Some 120,000 extra soldiers have been deployed, a security source told AFP, joining around 500,000 already in the northern Himalayan region divided with Pakistan since 1947.
At least 4,000 people have also been detained under the Public Safety Act (PSA), which allows imprisonment for up to two years without charge or trial, government sources said.
Authorities have declined to comment on the numbers of people behind bars. Those picked up include local politicians, activists, business leaders and lawyers.
Around 20 per cent of landlines were working on Monday, an AFP reporter said. But mobile phones and the internet were still cut off.

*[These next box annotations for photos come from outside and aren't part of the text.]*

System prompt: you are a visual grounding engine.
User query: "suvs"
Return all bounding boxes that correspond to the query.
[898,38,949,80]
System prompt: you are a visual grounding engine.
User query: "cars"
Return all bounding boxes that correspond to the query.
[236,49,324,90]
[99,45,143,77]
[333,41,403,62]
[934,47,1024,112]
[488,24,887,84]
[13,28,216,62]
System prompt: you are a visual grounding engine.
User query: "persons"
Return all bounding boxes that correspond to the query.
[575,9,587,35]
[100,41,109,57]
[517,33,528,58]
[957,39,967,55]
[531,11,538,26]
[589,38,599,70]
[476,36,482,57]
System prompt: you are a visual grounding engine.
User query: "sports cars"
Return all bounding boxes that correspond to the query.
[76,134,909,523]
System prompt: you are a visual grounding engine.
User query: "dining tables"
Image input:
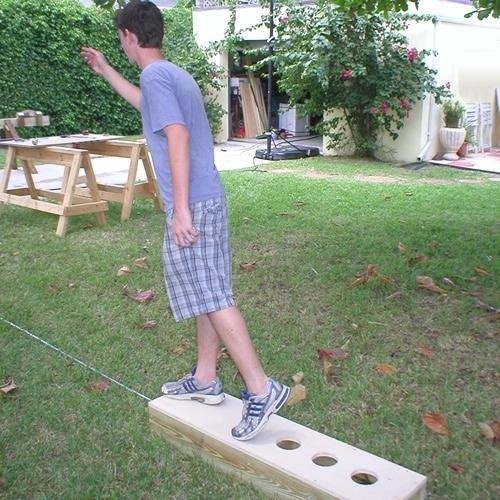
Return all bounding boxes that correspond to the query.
[439,99,467,160]
[456,126,474,157]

Pakistan meanwhile said Indian fire across their de-facto border on Sunday killed two civilians and seriously injured a child, a day after New Delhi said Pakistani fire killed an Indian soldier.
On Sunday family members held a wake for timber trader Sidiq Khan, 62, who relatives said had died after suffocating from tear gas fired by security forces in Srinagar.
A senior government official told AFP that a man in his mid-60s had died, and that a post mortem “has not revealed any external or internal marks of injury”.
After some easing in previous days, authorities on Sunday reinforced heavy restrictions after eight people were injured during protests.
In a major breakthrough to identify rumour mongers bent upon creating trouble, Jammu and Kashmir and central intelligence agencies claim to have identified activists and sympathisers of mainstream political parties with separatist tendencies.
In a textbook case of politics making strange bedfellows, the intelligence agencies maintain that some mainstream political parties and separatists have found a common cause to work against the restoration of peace in the state.
“Rumours spread like wildfire in Jammu yesterday (Sunday) claiming that a communal flare-up had taken place in Surankote in Rajouri district,” a senior intelligence officer told IANS.
“The rumour was well orchestrated. It caused panic in Jammu where people mobbed petrol pumps and provision stores fearing an impending curfew.
“The administration had a tough time convincing people that the rumour was baseless.
“We have identified the activists and sympathisers of one mainstream political party in Jammu who were spreading these rumours,” the officer said.
The officer said those behind such rumours in the Kashmir Valley and the Jammu region belonged to three mainstream political parties whose top leadership had been taken into preventive custody since Article 370 of the Constitution was abrogated.
“These activists and sympathisers have acted rather foolishly. They believed that we will be focused on separatists and they could create trouble on the sly.
“These elements have been identified and they will soon be isolated,” the officer said.
What seems to have unnerved the sympathisers of these political parties is that their predictions of hell breaking loose once the special status of Jammu and Kashmir was revoked had proved grossly misplaced.
“Such forces have realised that instead of being able to derive political mileage from the feared uncertainty, they are likely to become the victims of peace and prosperity that would follow Jammu and Kashmir’s complete integration with India,” said a BJP leader.